In accordance with that White Paper, it was outlined that the “New GuySuCo” would consist of only three estates and three sugar factories. The estates would be Blairmont on the West Bank of Berbice, Albion-Rose Hall in East Berbice and the Uitvlugt-Wales estate in West Demerara.
The three estates will be complete with factories and will have cane supplied from all five locations. By virtue of the amalgamation, the Enmore, East Coast Demerara (ECD) and Rose Hall, Berbice factories will be closed by year-end. In the case of Enmore, that factory will be closed at the end of the year when all canes would have been harvested and the East Coast estates would be earmarked for diversification.
REDUCED WORKFORCE
With a contracted workforce of about 10, 000 from a high of 16, 000, and focus on only three estates and three factories, Bhim said sugar production in 2020 is estimated at 150, 000 tonnes. But with Blairmont having the capacity to expand, another 10, 000 tonnes could be produced.
That tonnage is expected to satisfy demand in the local market (25,000 tonnes pa), CARICOM and regional (50,000 – 60,000 tonnes pa) USA (13,000 tonnes pa) and the World Market (50,000) tonnes.
Between 1959 and 2009, the sugar industry operated in a largely protected market with Guyana being among nine countries to have benefited from the Commonwealth Sugar Agreement (CSA). Additionally, Guyana along with other African, Caribbean and Pacific (ACP) states benefited subsequently from the Sugar Protocol under the ACP-EU preferential system. It also had access to the Canadian and U.S. markets at preferential rates.
Preferential sales to the EU market accounted for 50 per cent of the company’s sugar output and 70 per cent of its revenues.
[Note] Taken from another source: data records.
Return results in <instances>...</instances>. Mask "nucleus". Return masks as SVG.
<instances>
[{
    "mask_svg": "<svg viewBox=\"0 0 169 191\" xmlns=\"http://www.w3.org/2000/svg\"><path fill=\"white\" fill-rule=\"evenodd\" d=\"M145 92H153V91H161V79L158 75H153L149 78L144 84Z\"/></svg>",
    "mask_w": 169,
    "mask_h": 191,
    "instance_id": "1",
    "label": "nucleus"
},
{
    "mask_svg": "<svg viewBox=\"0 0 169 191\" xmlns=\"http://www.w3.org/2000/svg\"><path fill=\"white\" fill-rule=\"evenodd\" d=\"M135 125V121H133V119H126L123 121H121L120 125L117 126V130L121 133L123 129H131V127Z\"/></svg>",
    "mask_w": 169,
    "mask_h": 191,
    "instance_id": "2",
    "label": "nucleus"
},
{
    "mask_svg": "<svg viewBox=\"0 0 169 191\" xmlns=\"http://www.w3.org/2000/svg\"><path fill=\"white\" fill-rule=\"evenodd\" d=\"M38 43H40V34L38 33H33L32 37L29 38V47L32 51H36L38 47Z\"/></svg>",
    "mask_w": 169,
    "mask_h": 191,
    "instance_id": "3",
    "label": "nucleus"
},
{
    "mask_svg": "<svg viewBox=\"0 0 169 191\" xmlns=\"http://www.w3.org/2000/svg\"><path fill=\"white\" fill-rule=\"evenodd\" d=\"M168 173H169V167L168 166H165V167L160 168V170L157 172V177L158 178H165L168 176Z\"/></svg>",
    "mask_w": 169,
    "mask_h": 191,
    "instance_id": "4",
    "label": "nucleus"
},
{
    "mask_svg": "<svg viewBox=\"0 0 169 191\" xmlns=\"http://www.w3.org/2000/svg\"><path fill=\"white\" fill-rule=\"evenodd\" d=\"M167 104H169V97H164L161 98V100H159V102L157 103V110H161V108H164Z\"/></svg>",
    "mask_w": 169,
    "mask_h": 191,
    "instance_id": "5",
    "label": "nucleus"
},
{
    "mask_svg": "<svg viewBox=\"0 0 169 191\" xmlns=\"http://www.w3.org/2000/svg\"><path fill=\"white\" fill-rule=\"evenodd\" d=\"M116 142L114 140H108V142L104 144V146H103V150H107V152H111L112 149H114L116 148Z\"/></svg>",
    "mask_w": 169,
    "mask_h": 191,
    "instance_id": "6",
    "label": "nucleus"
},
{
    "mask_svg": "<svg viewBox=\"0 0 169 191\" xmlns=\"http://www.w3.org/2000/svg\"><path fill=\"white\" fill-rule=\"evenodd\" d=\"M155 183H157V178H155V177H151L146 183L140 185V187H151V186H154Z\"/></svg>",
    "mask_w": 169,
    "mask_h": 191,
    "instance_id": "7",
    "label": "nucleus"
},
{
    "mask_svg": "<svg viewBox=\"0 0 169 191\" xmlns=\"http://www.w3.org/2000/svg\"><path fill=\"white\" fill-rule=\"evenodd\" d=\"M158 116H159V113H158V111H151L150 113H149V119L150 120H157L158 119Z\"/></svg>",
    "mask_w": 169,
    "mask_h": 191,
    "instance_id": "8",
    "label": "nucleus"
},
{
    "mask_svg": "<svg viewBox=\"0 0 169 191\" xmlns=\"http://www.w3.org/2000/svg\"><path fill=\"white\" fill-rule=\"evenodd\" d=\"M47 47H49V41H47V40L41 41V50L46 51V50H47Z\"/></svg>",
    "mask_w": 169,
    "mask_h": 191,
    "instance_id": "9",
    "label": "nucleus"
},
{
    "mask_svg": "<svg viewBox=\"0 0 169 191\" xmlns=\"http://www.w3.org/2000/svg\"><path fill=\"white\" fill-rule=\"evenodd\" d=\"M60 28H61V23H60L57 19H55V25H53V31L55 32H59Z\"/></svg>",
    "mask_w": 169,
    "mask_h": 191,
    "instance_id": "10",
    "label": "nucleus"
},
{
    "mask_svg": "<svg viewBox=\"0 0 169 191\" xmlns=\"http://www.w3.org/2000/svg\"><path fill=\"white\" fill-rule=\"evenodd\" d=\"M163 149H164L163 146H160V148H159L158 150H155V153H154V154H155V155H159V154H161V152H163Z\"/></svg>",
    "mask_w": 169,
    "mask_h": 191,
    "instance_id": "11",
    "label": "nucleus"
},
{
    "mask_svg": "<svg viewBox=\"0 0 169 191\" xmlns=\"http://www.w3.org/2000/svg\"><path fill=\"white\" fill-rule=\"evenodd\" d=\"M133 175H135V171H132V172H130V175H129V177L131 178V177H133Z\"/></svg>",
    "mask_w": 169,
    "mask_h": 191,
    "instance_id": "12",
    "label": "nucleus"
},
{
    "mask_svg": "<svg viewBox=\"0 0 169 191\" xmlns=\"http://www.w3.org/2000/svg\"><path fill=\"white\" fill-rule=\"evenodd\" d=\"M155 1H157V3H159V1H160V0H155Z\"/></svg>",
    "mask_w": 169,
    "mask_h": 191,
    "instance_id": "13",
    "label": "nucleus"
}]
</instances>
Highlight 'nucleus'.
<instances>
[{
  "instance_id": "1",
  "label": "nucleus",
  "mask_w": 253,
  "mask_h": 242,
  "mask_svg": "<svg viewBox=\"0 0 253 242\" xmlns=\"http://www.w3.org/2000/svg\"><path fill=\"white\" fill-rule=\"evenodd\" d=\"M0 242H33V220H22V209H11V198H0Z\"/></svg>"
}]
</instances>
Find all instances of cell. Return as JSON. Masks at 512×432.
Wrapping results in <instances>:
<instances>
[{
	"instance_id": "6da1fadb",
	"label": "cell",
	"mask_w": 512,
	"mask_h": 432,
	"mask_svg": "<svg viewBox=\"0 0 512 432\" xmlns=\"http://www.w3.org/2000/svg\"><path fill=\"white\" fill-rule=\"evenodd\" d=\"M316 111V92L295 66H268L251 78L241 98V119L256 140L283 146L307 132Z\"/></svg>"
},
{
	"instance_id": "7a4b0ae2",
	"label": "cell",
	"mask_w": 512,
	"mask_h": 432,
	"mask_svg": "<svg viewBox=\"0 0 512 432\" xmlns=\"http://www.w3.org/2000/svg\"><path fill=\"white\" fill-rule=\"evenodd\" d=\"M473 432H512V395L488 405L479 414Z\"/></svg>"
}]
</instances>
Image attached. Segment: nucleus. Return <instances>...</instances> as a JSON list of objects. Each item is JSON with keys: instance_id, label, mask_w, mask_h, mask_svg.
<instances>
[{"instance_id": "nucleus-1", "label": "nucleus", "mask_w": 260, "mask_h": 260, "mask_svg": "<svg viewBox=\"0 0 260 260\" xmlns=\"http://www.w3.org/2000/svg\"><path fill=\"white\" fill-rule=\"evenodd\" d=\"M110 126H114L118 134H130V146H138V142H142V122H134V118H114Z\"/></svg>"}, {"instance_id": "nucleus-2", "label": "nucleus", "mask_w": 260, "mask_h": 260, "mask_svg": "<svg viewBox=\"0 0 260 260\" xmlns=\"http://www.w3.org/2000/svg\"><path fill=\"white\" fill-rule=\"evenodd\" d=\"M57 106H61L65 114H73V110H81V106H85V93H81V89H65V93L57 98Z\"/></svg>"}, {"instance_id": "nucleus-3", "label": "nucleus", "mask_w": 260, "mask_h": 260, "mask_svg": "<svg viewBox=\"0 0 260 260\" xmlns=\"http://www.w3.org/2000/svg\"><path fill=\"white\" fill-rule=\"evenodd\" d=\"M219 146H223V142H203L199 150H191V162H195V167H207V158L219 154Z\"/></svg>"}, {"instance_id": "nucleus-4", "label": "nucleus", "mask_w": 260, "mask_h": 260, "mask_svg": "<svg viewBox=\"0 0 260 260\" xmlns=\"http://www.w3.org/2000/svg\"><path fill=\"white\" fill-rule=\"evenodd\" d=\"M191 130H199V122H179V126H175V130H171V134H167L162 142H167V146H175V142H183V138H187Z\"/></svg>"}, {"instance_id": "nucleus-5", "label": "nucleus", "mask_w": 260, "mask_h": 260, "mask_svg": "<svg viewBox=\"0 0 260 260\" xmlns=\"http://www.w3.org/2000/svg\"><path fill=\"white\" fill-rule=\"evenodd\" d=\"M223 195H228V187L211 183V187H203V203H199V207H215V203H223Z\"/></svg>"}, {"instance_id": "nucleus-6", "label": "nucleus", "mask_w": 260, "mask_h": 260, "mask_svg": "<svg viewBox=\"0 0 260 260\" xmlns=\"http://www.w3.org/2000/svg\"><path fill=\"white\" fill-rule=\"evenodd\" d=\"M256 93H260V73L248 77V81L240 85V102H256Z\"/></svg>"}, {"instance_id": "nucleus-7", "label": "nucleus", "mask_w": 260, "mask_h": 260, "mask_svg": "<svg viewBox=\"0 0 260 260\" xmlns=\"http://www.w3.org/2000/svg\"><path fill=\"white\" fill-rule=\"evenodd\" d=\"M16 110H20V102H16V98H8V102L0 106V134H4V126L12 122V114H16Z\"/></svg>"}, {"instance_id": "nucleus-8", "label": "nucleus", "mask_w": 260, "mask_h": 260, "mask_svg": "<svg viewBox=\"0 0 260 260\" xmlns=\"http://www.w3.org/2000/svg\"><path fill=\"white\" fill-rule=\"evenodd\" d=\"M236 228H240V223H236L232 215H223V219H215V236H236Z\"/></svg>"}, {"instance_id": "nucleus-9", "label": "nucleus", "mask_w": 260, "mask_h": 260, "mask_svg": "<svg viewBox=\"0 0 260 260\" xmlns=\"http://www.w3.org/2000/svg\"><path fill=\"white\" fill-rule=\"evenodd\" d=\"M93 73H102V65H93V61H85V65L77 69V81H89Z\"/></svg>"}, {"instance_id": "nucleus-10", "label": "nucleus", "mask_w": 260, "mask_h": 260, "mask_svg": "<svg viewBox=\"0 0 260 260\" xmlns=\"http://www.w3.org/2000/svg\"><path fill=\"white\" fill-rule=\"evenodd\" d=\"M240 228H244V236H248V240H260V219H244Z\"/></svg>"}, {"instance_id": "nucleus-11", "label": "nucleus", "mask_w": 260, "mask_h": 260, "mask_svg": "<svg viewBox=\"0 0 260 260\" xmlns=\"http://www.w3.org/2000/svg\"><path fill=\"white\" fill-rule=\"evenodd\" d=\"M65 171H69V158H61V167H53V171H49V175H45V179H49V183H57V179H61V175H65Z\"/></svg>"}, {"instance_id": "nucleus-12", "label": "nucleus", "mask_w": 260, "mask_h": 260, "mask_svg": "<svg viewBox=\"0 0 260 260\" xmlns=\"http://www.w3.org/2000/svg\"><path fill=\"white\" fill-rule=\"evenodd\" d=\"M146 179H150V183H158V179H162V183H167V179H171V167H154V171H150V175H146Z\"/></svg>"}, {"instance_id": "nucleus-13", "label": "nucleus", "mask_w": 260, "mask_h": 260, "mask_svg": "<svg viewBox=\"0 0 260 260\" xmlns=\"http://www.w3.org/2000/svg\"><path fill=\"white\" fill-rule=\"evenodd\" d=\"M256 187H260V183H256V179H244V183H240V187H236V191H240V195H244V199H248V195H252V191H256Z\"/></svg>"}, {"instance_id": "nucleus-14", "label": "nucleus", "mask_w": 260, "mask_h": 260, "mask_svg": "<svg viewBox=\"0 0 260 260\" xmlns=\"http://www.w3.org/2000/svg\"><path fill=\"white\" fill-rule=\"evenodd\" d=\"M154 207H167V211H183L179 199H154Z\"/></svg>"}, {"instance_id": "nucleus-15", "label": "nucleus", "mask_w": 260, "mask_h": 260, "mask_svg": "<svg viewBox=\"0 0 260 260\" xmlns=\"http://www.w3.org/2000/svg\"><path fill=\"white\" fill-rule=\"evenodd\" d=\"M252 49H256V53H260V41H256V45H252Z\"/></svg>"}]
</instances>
In November 2005, the European Agriculture Council (EAC) decided to reduce the guaranteed price for sugar by 36 per cent over a four-year period that began in 2006. The EU was forced to withdraw the preferential treatment as a consequence of global pressures to liberalise its trade.
And though a large quantity of sugar is still being sold to Europe, Guyana continues to reel from the effects of the significantly reduced price of sugar.
“The world market price is about US$310US per tonne, if you think about when we were getting the preferential price, on average we were getting about US$600 per tonne,” the DCEO pointed out.
Cognisant of the challenges facing the sugar industry, he said the corporation this time around will be placing significant emphasis on value-added sugars.
Currently, the corporation is shifting its focus from producing raw sugar to bagged and packaged sugar. “We are also looking at doing something called Plantation White Sugar. Plantation White is really a substitute for refined white sugar,” Bhim added.
According to him, CARICOM on an annual basis imports approximately 190, 000 tonnes of refined white sugar, but research has indicated that it needs only about 10 per cent of refined white sugar to make certain products and the rest could come from plantation white sugar.
Bhim said if Guyana, Jamaica and Belize – members of the Sugar Association of the Caribbean – could press the CARICOM Secretariat to grant them the Common External Tariff, white sugar coming in extra regionally could attract a tariff of about 30-40 per cent. At the moment brown sugar attracts a tariff of 40 per cent. Such a move would make Guyana’s plantation white sugar competitive, Bhim posited.
“That’s about it in terms of sugar production, not forgetting we also have molasses, [and] we are looking at cogeneration at Albion in particular,” the DCEO he added.
As part of its new business model, the Senior Communications Officer Audreyanna Thomas said GuySuCo at its Albion Estate and factory will be focusing on bulk sugar, plantation white sugar, cogeneration and molasses.
At the Blairmont Estate, the focus will be on bagged and packaged sugar, while at the Uitvlugt Estate and factory would bag plantation white sugar.